▸ What is required
Answer these questions from the Pulsar 220 text.
(a) According to Bajaj officials, what has changed about the tyres, and for what purpose?
(b) Which carburetor unit takes the place of the fuel injection system?
(c) What is the stated power figure after the modifications?

▸ Document section

□ □ □ □ □ □ □

Starting on the outside, the firm’s design boffins have followed an all-black treatment seen on the bike’s new smaller capacity siblings too. The engine, the alloy wheels, the suspension and the chassis – everything is painted the colour of midnight. In our opinion this treatment goes a long way in adding more muscle and poise to the bike. The inclusion of a braided brake hose not only looks good, but also improves the feel under hard braking as there is next to no flexing of the steel hose. There is a slight change in the sticker work as well but we are left wondering what the big ‘F’ logo behind the front indicator means? The tyres remain the same, however, Bajaj officials claim they are now made of softer compound in order to aid grip around corners.

A major alteration, however, is between the bike’s wheels. The engine does away with the fuel injection system and in its place comes the biggest carburetor seen on any current Indian production bike – a UCAL UCD 32 Venturi unit. This is a major departure but Bajaj claims that the overall benefits in terms of getting more power and better fuel economy at a lesser cost compared to the FI unit made them incorporate this change. Other modifications like graphite coating of the piston’s skirt for reducing the friction between the block and the piston, a modified intake port, high lift cams, a larger resonator and a bigger catalytic converter aid in generating more power which is up by a PS to 21. These figures give the Pulsar 220 the best power-to-weight ratio in India. Bajaj also claims to have made the final gearing longer for a better top end.

□ □ □ □ □ □ □

▸ Extracted records
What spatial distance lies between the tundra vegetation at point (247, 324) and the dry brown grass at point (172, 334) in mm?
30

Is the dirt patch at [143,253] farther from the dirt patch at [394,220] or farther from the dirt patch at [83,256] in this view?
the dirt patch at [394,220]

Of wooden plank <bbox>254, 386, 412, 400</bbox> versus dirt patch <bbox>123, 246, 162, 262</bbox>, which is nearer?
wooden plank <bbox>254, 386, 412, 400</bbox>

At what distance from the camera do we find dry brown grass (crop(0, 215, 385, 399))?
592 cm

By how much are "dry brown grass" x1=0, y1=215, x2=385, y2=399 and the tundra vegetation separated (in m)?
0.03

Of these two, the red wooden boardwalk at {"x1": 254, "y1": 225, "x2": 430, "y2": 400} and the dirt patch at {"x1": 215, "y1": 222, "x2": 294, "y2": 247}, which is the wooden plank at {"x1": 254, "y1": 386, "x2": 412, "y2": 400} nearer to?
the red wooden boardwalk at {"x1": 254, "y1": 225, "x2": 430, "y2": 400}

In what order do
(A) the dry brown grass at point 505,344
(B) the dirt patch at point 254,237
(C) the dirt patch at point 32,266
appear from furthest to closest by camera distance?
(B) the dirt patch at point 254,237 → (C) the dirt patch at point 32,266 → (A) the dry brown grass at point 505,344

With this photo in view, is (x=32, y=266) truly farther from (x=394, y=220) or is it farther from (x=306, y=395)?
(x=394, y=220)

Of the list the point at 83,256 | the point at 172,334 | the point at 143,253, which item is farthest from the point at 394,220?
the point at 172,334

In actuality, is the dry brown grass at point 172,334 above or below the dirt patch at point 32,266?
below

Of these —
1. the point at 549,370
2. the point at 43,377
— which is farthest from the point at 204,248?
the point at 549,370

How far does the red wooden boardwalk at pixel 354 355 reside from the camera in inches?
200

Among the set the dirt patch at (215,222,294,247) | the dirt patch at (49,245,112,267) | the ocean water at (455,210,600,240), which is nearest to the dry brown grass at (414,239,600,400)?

□ □ □ □ □ □ □

▸ Output for this exercise
(a) The tyres are now made of a softer compound to aid grip around corners.
(b) A UCAL UCD 32 Venturi unit.
(c) 21 PS, up by one PS.